A flat tax rate of 19% applies for the capital gains realised on real estate by individuals, resident in France (plus specific social levies), within the EU or in one of the EEA (Liechtenstein excluded) member countries. For other individuals, tax is levied at 31% (a 75% rate applies for individuals who are residents in a non-cooperative country or territory).

A surtax varying between 2% and 6% of the net taxable gain applies if it exceeds €50,000.

Inheritance, estate, and gift taxes

A liability to French inheritance and gift tax depends not only on the French tax residency status of the deceased/donor and of the beneficiary, but also on the location of real estate and assets when the deceased/donor is not a resident in France. The rates vary depending on the degree of kinship between the deceased/donor and the beneficiary.

Investment income

The expatriate’s French tax residency status will determine whether investment income such as interest, dividends etc., will become liable to French income tax.

As from 1 January 2018, interests and dividends are liable to 'flat tax' (12.8% of income tax + 17.2 % of social taxes). Alternatively, the taxpayer may opt for the application of progressive rate for this investment. As mentioned above for capital gains, this option applies globally for every investment income and capital gains on shares.

Local taxes

There are local taxes (dwelling tax, tax on built properties, or non-built properties) to which an individual is liable in France.

Real estate tax

See 'capital gain tax' above for taxation of gain upon selling.

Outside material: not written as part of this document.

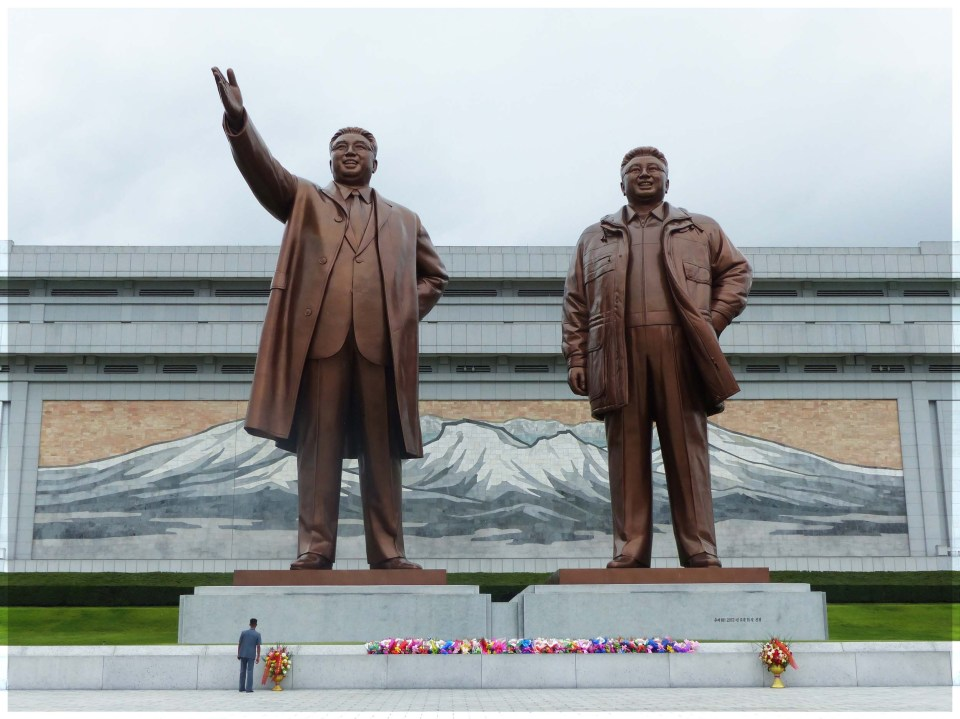 Two huge bronze statues of men with single person in front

Real estate is also subject to annual property tax, usually paid in October.

Social security taxes

Social security as of 1 January 2019

‘National insurance contributions’

Executive (not contracted out) Employee Employer
Health, maternity, disability, death - 13% or 7%
total earnings
Autonomy solidarity contribution (Contribution solidarité autonomie/ CSA) - 0.3%
(total earnings)
Old-age insurance (with upper limit) 6.9%
(€3,377)
8.55%
(€3,377)
Old-age insurance 0.4%
(total earnings)
1.9%
(total earnings)
Accidents at work (varies based on company size and risks) - variable based on company size and risks
(total earnings)
Family benefits - 5.25% or 3.45%
(total earnings)
Social security surcharge (Contribution sociale généralisée / CSG) 9.2%
(98.25% of gross salary)
-
Social security debt reimbursement contribution (Contribution pour le remboursement de la dette sociale / CRDS) 0.5%
(98.25% of gross salary)
-
Unemployment - 4.05%
(€13,508)
AGS - 0.15%
(€13,508)
Supplementary pensions (Agirc-Arrco scheme)
Bracket 1 3.15%
(€3,377)
4.72%
(€3,377)
CEG (Overall balance contribution) 0.86%
(€3,377)
1.29%
(€3,377)
Bracket 2 8.64%
(from €3,377 to €27,016)
12.95%
(from €3,377 to €27,016)
CEG 1.08%
(from €3,377 to €27,016)
1.62%
(from €3,377 to €27,016)

Also:
• non-executive
• self employed
• unemployed.

Specific social levies
French residents are also subject to 17.2% social contributions on their investment income (eg rental income, capital gains, as well as on their fixed interests’ securities and dividends) including:

  • 9.2 % contribution (called CSG)
  • 0.5% contribution (called CRDS)
  • 7.5% social levies (“prélèvement de solidarité »).

Part of the CSG (6.8%) is deductible from the taxable income the year after payment of the contribution. Non-residents are also subject to social contributions at a 17.2% rate on their rental income and real estate capital gains.

Stock options

For stock options and free shares granted before 28 September 2012, the advantages of such schemes are taxed as part of employment income at the progressive rates, unless they qualify for specific tax and legal regime providing for:

  • a taxation at flat rates of 18%, 30% or 41% of the profit deriving from the exercise of option (difference between exercise price and market value at the date of exercise)
  • a taxation at a flat rate of 30% on the market value of the shares at the time they are freely given for shares incentives plans implemented as from 1 January 2005.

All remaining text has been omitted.